All of the records below must be output exactly, with no pictures carried over.

* * *

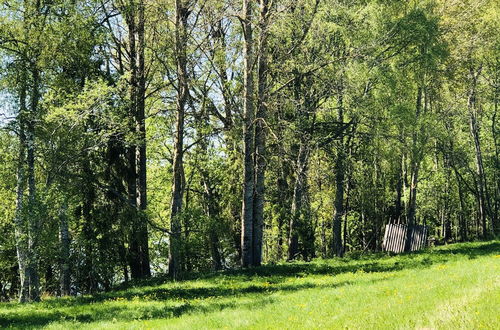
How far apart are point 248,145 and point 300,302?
29.0ft

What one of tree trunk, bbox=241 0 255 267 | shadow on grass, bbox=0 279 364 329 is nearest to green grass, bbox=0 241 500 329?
shadow on grass, bbox=0 279 364 329

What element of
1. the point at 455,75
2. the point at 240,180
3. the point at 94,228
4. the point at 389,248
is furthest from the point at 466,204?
the point at 94,228

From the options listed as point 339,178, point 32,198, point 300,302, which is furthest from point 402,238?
point 32,198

* * *

**WRITTEN RESPONSE:**
How far apart are point 248,145 and point 300,302?
29.0ft

What one of tree trunk, bbox=241 0 255 267 | shadow on grass, bbox=0 279 364 329 is nearest to green grass, bbox=0 241 500 329?
shadow on grass, bbox=0 279 364 329

What element of
1. the point at 455,75
2. the point at 240,180
3. the point at 94,228
4. the point at 389,248
is furthest from the point at 466,204?
the point at 94,228

From the options listed as point 339,178, point 32,198, point 300,302, which is furthest from point 402,238?
point 32,198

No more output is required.